## Extracted information
- - -
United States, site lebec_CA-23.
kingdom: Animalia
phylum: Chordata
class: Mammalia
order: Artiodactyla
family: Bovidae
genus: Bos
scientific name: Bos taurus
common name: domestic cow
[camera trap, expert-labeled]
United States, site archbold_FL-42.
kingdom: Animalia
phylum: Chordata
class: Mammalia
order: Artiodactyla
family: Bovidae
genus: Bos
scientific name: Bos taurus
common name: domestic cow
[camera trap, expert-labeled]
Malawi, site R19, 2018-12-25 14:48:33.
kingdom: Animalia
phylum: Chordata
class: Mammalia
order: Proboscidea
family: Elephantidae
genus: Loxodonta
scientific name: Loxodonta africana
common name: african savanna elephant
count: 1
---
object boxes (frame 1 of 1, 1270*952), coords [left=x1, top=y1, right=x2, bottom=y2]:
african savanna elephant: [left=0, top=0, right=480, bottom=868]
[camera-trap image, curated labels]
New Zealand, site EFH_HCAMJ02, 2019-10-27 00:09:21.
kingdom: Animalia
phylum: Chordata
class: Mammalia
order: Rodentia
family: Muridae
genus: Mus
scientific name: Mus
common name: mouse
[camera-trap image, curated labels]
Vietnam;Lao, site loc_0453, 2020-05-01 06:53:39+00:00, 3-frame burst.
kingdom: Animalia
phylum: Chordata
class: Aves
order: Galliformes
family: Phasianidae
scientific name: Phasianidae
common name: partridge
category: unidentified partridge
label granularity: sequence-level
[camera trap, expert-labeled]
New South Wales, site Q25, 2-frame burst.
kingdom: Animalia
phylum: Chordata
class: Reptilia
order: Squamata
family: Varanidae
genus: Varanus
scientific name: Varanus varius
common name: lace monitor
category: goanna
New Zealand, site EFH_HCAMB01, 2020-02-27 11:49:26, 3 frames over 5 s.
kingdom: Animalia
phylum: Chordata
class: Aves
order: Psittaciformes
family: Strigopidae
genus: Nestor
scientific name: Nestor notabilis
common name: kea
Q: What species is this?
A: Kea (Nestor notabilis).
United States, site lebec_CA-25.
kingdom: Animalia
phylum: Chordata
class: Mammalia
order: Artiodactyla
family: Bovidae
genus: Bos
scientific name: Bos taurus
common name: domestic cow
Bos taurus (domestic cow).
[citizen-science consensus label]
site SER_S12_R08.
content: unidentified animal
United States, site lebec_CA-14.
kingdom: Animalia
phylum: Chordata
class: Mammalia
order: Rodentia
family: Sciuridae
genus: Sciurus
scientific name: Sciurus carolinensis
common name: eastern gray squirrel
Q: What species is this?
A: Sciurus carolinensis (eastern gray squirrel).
- - -
## What needs to be done
Once the line containing "United States, site archbold_FL-42." has been set down, nothing more is wanted; set down each line of the listing above up to it exactly, starting with the first.

## Expected answer
United States, site lebec_CA-23.
kingdom: Animalia
phylum: Chordata
class: Mammalia
order: Artiodactyla
family: Bovidae
genus: Bos
scientific name: Bos taurus
common name: domestic cow
[camera trap, expert-labeled]
United States, site archbold_FL-42.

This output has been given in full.